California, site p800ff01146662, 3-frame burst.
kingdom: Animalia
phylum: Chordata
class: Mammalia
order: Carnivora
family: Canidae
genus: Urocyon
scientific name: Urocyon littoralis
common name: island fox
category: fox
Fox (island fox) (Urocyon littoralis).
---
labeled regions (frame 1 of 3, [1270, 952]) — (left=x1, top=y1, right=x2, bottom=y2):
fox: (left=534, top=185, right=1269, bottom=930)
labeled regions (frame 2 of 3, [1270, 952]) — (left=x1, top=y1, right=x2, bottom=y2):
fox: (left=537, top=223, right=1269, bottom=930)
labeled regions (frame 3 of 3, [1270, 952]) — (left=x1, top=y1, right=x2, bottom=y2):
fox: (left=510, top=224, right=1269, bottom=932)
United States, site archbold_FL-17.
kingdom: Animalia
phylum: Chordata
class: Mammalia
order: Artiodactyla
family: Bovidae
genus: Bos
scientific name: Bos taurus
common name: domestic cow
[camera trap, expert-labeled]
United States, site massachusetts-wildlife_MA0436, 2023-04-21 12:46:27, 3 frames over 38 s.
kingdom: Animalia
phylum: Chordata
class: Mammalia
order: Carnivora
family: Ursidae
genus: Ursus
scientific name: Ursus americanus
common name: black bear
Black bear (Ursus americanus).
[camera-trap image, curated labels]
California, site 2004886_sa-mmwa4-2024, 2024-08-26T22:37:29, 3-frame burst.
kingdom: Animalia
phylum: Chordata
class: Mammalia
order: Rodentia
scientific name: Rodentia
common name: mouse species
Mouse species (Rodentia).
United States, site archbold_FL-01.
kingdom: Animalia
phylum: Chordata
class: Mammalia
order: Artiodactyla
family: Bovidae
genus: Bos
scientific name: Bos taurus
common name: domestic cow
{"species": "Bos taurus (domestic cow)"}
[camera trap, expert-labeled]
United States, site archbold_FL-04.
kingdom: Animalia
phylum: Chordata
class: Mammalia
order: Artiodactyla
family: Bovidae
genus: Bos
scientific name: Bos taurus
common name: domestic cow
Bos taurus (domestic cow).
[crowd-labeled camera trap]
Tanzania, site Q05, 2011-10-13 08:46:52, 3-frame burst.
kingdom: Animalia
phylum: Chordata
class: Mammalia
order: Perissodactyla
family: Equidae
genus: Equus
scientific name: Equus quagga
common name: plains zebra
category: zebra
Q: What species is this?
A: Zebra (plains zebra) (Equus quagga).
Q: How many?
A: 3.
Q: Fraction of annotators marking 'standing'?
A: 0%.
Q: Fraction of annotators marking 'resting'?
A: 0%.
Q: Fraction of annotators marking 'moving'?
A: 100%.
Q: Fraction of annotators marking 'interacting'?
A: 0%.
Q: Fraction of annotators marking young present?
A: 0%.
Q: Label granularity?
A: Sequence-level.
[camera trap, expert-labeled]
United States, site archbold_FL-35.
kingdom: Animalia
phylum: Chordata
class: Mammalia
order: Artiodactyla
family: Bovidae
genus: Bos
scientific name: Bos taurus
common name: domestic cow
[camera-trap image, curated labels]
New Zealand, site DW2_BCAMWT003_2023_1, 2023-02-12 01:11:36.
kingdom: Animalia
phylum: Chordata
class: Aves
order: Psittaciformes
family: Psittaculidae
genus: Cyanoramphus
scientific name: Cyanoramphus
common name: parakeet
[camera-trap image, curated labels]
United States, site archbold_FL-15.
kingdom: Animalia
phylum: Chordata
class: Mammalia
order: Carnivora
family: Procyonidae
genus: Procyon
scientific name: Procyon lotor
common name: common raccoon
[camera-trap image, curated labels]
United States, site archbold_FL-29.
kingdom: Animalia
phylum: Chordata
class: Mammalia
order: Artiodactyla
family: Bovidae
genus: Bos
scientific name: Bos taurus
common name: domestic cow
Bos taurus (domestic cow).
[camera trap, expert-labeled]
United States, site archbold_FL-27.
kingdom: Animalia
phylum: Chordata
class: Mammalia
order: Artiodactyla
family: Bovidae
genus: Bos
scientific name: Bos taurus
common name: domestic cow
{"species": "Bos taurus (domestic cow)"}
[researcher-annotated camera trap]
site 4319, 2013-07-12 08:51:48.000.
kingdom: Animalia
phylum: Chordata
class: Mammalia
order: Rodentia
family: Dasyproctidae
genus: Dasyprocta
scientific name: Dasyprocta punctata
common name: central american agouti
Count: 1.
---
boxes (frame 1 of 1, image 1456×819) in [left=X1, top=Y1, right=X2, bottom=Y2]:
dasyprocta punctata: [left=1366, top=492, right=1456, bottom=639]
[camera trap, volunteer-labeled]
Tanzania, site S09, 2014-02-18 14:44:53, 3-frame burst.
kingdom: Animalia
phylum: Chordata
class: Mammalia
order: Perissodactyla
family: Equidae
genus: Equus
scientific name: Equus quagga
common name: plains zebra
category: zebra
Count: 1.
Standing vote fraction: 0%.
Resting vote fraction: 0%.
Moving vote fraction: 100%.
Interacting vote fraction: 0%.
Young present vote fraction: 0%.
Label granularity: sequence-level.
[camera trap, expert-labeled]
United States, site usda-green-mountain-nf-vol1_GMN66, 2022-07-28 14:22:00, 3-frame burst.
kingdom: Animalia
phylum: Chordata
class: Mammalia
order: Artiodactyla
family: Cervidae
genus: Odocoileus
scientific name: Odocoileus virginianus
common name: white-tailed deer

Problem:
Each line of the listing should be copied exactly, with none left out.

Reply:
California, site p800ff01146662, 3-frame burst.
kingdom: Animalia
phylum: Chordata
class: Mammalia
order: Carnivora
family: Canidae
genus: Urocyon
scientific name: Urocyon littoralis
common name: island fox
category: fox
Fox (island fox) (Urocyon littoralis).
---
labeled regions (frame 1 of 3, [1270, 952]) — (left=x1, top=y1, right=x2, bottom=y2):
fox: (left=534, top=185, right=1269, bottom=930)
labeled regions (frame 2 of 3, [1270, 952]) — (left=x1, top=y1, right=x2, bottom=y2):
fox: (left=537, top=223, right=1269, bottom=930)
labeled regions (frame 3 of 3, [1270, 952]) — (left=x1, top=y1, right=x2, bottom=y2):
fox: (left=510, top=224, right=1269, bottom=932)
United States, site archbold_FL-17.
kingdom: Animalia
phylum: Chordata
class: Mammalia
order: Artiodactyla
family: Bovidae
genus: Bos
scientific name: Bos taurus
common name: domestic cow
[camera trap, expert-labeled]
United States, site massachusetts-wildlife_MA0436, 2023-04-21 12:46:27, 3 frames over 38 s.
kingdom: Animalia
phylum: Chordata
class: Mammalia
order: Carnivora
family: Ursidae
genus: Ursus
scientific name: Ursus americanus
common name: black bear
Black bear (Ursus americanus).
[camera-trap image, curated labels]
California, site 2004886_sa-mmwa4-2024, 2024-08-26T22:37:29, 3-frame burst.
kingdom: Animalia
phylum: Chordata
class: Mammalia
order: Rodentia
scientific name: Rodentia
common name: mouse species
Mouse species (Rodentia).
United States, site archbold_FL-01.
kingdom: Animalia
phylum: Chordata
class: Mammalia
order: Artiodactyla
family: Bovidae
genus: Bos
scientific name: Bos taurus
common name: domestic cow
{"species": "Bos taurus (domestic cow)"}
[camera trap, expert-labeled]
United States, site archbold_FL-04.
kingdom: Animalia
phylum: Chordata
class: Mammalia
order: Artiodactyla
family: Bovidae
genus: Bos
scientific name: Bos taurus
common name: domestic cow
Bos taurus (domestic cow).
[crowd-labeled camera trap]
Tanzania, site Q05, 2011-10-13 08:46:52, 3-frame burst.
kingdom: Animalia
phylum: Chordata
class: Mammalia
order: Perissodactyla
family: Equidae
genus: Equus
scientific name: Equus quagga
common name: plains zebra
category: zebra
Q: What species is this?
A: Zebra (plains zebra) (Equus quagga).
Q: How many?
A: 3.
Q: Fraction of annotators marking 'standing'?
A: 0%.
Q: Fraction of annotators marking 'resting'?
A: 0%.
Q: Fraction of annotators marking 'moving'?
A: 100%.
Q: Fraction of annotators marking 'interacting'?
A: 0%.
Q: Fraction of annotators marking young present?
A: 0%.
Q: Label granularity?
A: Sequence-level.
[camera trap, expert-labeled]
United States, site archbold_FL-35.
kingdom: Animalia
phylum: Chordata
class: Mammalia
order: Artiodactyla
family: Bovidae
genus: Bos
scientific name: Bos taurus
common name: domestic cow
[camera-trap image, curated labels]
New Zealand, site DW2_BCAMWT003_2023_1, 2023-02-12 01:11:36.
kingdom: Animalia
phylum: Chordata
class: Aves
order: Psittaciformes
family: Psittaculidae
genus: Cyanoramphus
scientific name: Cyanoramphus
common name: parakeet
[camera-trap image, curated labels]
United States, site archbold_FL-15.
kingdom: Animalia
phylum: Chordata
class: Mammalia
order: Carnivora
family: Procyonidae
genus: Procyon
scientific name: Procyon lotor
common name: common raccoon
[camera-trap image, curated labels]
United States, site archbold_FL-29.
kingdom: Animalia
phylum: Chordata
class: Mammalia
order: Artiodactyla
family: Bovidae
genus: Bos
scientific name: Bos taurus
common name: domestic cow
Bos taurus (domestic cow).
[camera trap, expert-labeled]
United States, site archbold_FL-27.
kingdom: Animalia
phylum: Chordata
class: Mammalia
order: Artiodactyla
family: Bovidae
genus: Bos
scientific name: Bos taurus
common name: domestic cow
{"species": "Bos taurus (domestic cow)"}
[researcher-annotated camera trap]
site 4319, 2013-07-12 08:51:48.000.
kingdom: Animalia
phylum: Chordata
class: Mammalia
order: Rodentia
family: Dasyproctidae
genus: Dasyprocta
scientific name: Dasyprocta punctata
common name: central american agouti
Count: 1.
---
boxes (frame 1 of 1, image 1456×819) in [left=X1, top=Y1, right=X2, bottom=Y2]:
dasyprocta punctata: [left=1366, top=492, right=1456, bottom=639]
[camera trap, volunteer-labeled]
Tanzania, site S09, 2014-02-18 14:44:53, 3-frame burst.
kingdom: Animalia
phylum: Chordata
class: Mammalia
order: Perissodactyla
family: Equidae
genus: Equus
scientific name: Equus quagga
common name: plains zebra
category: zebra
Count: 1.
Standing vote fraction: 0%.
Resting vote fraction: 0%.
Moving vote fraction: 100%.
Interacting vote fraction: 0%.
Young present vote fraction: 0%.
Label granularity: sequence-level.
[camera trap, expert-labeled]
United States, site usda-green-mountain-nf-vol1_GMN66, 2022-07-28 14:22:00, 3-frame burst.
kingdom: Animalia
phylum: Chordata
class: Mammalia
order: Artiodactyla
family: Cervidae
genus: Odocoileus
scientific name: Odocoileus virginianus
common name: white-tailed deer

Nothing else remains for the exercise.